Let $\nu$ and $\mu$ be two measures that are absolutely continuous w.r.t. some dominating measure $\lambda$, i.e. $\nu(dx) = \nu(x) \lambda(dx)$ and $\mu(dx) = \mu(x) \lambda(dx)$. Assume furthermore that $\mu$ dominates $\nu$. I am trying to show that $\frac{d\nu}{d\mu} (x) = \nu(x) / \mu(x).$
We have for any $C \in \mathcal{F}$, $$ \nu(C) = \int_C \nu(x) \lambda(dx) = \int_C \frac{d\nu}{d\mu}(x) \frac{d\mu}{d\lambda}(x) \lambda(dx)$$ and $\lambda$-a.e. we have that $\nu(x) = \frac{d\nu}{d\mu}(x) \mu(x)$. However i'm failing to conclude from here. Since the support of $\mu$ (which we denote by A) contains that of $\nu$ we could divide by $\mu(x)$ and set $\frac{d\nu}{d\mu}(x) = \frac{\nu(x)}{\mu(x)}$ on $A$ and set an arbitrary value on the complementary of $\bar{A}$. Since $\mu(\bar{A}) = 0$ i guess this is not an issue?
I am more generally struggling with the following.
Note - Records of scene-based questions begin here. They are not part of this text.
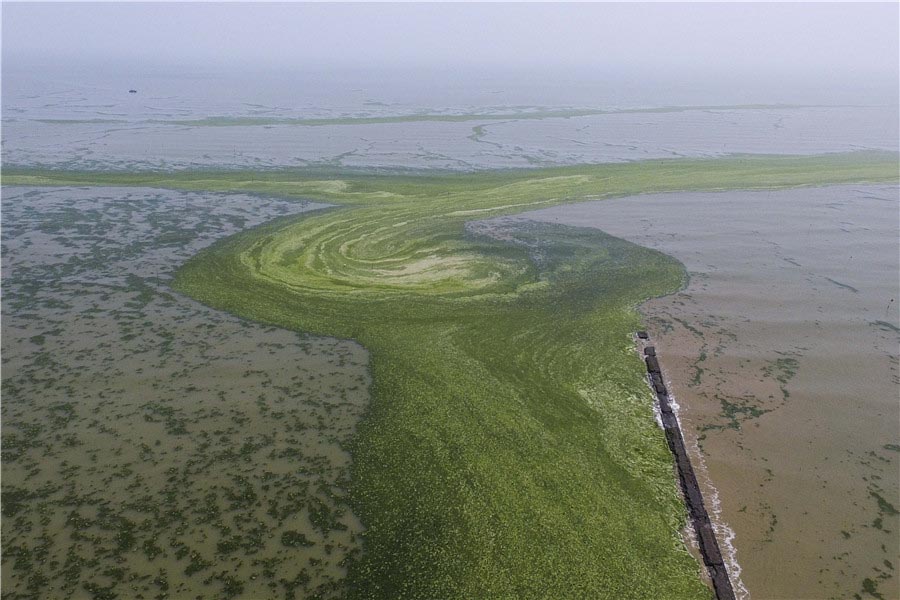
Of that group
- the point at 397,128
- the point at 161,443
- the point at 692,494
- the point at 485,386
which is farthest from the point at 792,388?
the point at 397,128

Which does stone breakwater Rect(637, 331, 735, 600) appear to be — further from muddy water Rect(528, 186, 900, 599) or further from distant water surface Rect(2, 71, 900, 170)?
distant water surface Rect(2, 71, 900, 170)

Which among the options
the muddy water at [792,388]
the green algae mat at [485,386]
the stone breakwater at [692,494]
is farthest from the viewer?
the muddy water at [792,388]

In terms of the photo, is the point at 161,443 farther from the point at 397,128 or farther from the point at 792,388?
the point at 397,128

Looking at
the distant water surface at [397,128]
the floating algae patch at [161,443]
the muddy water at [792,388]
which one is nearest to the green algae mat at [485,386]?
the floating algae patch at [161,443]

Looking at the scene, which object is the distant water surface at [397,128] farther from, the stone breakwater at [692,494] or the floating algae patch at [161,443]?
the stone breakwater at [692,494]

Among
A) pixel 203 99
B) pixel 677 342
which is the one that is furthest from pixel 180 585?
pixel 203 99

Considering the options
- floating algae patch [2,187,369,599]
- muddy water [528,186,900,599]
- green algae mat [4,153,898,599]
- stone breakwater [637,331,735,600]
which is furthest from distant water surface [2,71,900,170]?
stone breakwater [637,331,735,600]

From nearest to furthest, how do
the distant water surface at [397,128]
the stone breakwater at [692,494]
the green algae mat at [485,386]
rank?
1. the stone breakwater at [692,494]
2. the green algae mat at [485,386]
3. the distant water surface at [397,128]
Assume that $\nu$ and $\mu$ are instead singular, i.e. there exists a set $B$ such that $\nu(B) = 0$ and $\mu(\bar{B}) = 0$. In measure theory the convention is $\infty \cdot 0 = 0$ so its seems that there is no issue with writing $$ \nu(\Omega) = 1 = \int \nu(x) \lambda(dx) = \int \frac{\nu(x)}{\mu(x)} \mu(x) \lambda (dx) = \int \frac{\nu(x)}{\mu(x)} \mu(dx) = \int_{\bar{B}} \frac{\nu(x)}{\mu(x)} \mu(dx) + \int_B \frac{\nu(x)}{\mu(x)} \mu(dx)$$ however this doesn't make sense since the term in the right most equality is $0$ using our convention. I guess my question is, what is stopping us from multiplying and then dividing by $\mu(x)$?